Exercises to complete |
- A) Do the following statements agree with the food packaging article? Answer yes or no to each and quote the words of the article that decide it. (i) Chris Wilder is credited with outlining the typical solutions companies use in food packaging today. (ii) QR codes are given as an example of interactive packaging. (iii) Hybrid packaging is described as very different from conventional packaging.
- B) Return the part of the food packaging article starting with "Packaging materials are designed to interact" and going on through "Smart Packaging (IoT)".
- C) Carry the food packaging article further from the point where it stops.

Source extract |

*** Begin section ***

Big Data, IoT, and Food Packaging: The Future of Packaging Innovation

Big Data, IoT, and Food Packaging: The Future of Packaging Innovation

We found a great article from Moor Insights and Strategy in Forbes about big data and IoT trends taking over the food packaging industry. Chris Wilder from MI&S outlines the typical solutions that companies are using in food packaging today. We’ve done some testing around this in the past, but we are very interested in continuing to explore how consumers perceive these new types of packaging.

The Evolution of Food Packaging Technologies

Technologies are changing the way we view food packaging. We add a few other examples to the MI&S article throughout that we’ve seen in the marketplace making a splash.

Conventional Packaging

Brand marks and other imagery are used to make products stand out to consumers and compete with competitors. We work with a lot of clients in conventional packaging to help them find those subtle design innovations to be seen by consumers while unseen by competitors.

Hybrid Packaging

Packaging materials are designed to attract consumers through improved economics, shelf life, convenience, and sustainability. Hybrid packaging is so close to conventional packaging. We work with clients to improve these elements of packaging. While we focus on consumer perception, we have a team of dedicated packaging engineers to help companies develop packaging that meets all these needs.

Active Packaging

QR codes are placed on packaging to provide customers with the opportunity to engage with the brand and gain more information. One of our favorite active packaging products right now is Blippar. Check out how they are using augmented reality to engage and interact with customers at the shelf. Their technology is bringing packaging to life!

Interactive Packaging

Packaging materials are designed to interact with the environment, such as changing color once the product has expired. More and more of this technology is used for food safety and customer interaction. We would be interested to see if packaging with this technology outperforms competitors without it. Should there be a message to inform and educate the consumer about the new technology? This is where eye tracking comes into play…

Smart Packaging (IoT)

*** End section ***

Recorded information |
*** Begin section ***

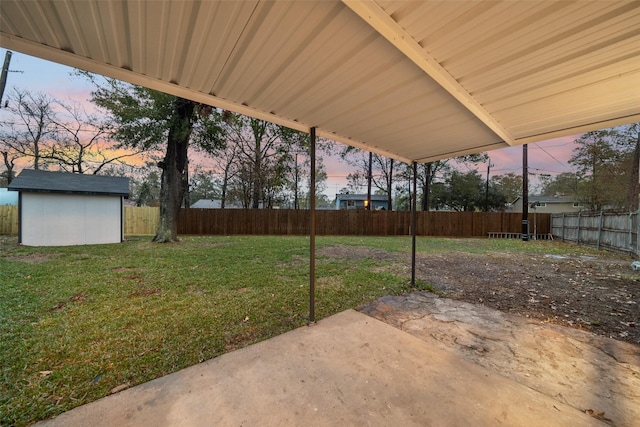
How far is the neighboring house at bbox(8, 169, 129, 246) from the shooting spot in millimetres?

*** End section ***

Answers given |
- A)
(i) Yes: "Chris Wilder from MI&S outlines the typical solutions that companies are using in food packaging today."
(ii) No: "QR codes are placed on packaging to provide customers with the opportunity to engage with the brand and gain more information" appears under "Active Packaging."
(iii) No: "Hybrid packaging is so close to conventional packaging."

- B)
Packaging materials are designed to interact with the environment, such as changing color once the product has expired. More and more of this technology is used for food safety and customer interaction. We would be interested to see if packaging with this technology outperforms competitors without it. Should there be a message to inform and educate the consumer about the new technology? This is where eye tracking comes into play…

Smart Packaging (IoT)

- C)
Sensors can be placed on packaging to allow companies to track products and gain readings of the environment around them, providing instant information regarding handling and safety conditions. Chris does a tremendous job explaining an example of how IoT is used with food safety in fresh fish.

An Example From Chris Wilder

“In 2011, the Food and Drug Administration (FDA) enacted one of the most far-reaching and influential regulations called the Food Safety Modernization Act (FSMA). This legislation established new rules that allow the FDA to recall, suspend production and audit food service providers. The FSMA mandates that food suppliers identify and account for hazards, implement controls to prevent contamination, and monitor and record those controls. Data has become the fulcrum of food safety.

An area where there are considerable quality control challenges is in the fresh fish industry. Companies can now use Big Data and IoT sensory evaluation methods to determine objectively the freshness of fish off-the-boat using non-evasive devices like those developed by Seafood Analytics. These devices leverage electrical currents to determine if the fish was previously frozen, time on ice, time since harvest, and shelf life remaining. Further, using smart packaging, companies can embed sensors to track environmental conditions throughout the supply chain. Once at the point of sale, sensors and advanced safe and healthy radiant energy solutions, like those built by Vitabeam, can help prolong the products shelf life while killing harmful bacteria that accelerates the product’s decomposition.

Every node in the supply chain is recorded and verified from catch-to-consumption. This brings on additional economies of scale, reduces the risk of product recalls, and enables accountability across the industry.”

Another great example of Smart packaging is Package Tagz from iZipline. PackageTagz uses NFC technology that is directly built into the package as it is produced. The tech is being used to interact with consumers. The NFC pairs with the iZipline platform to collect valuable data for manufacturers and retailers. See an example of how the product is being used in recalls in the video below.

Our Thoughts

Chris does a fantastic job at explaining the core types of packaging and packaging technologies taking over the marketplace. We believe that technology in packaging will only increase as costs go down. However, we would like to test more of these technologies with users and consumers to better understand their impact. How useful are these technologies to users? Do active and smart packages need a better call-to-action for consumer engagement and purchase? Our team is excited to see how consumers perceive these types of packages and how they evolve into the future.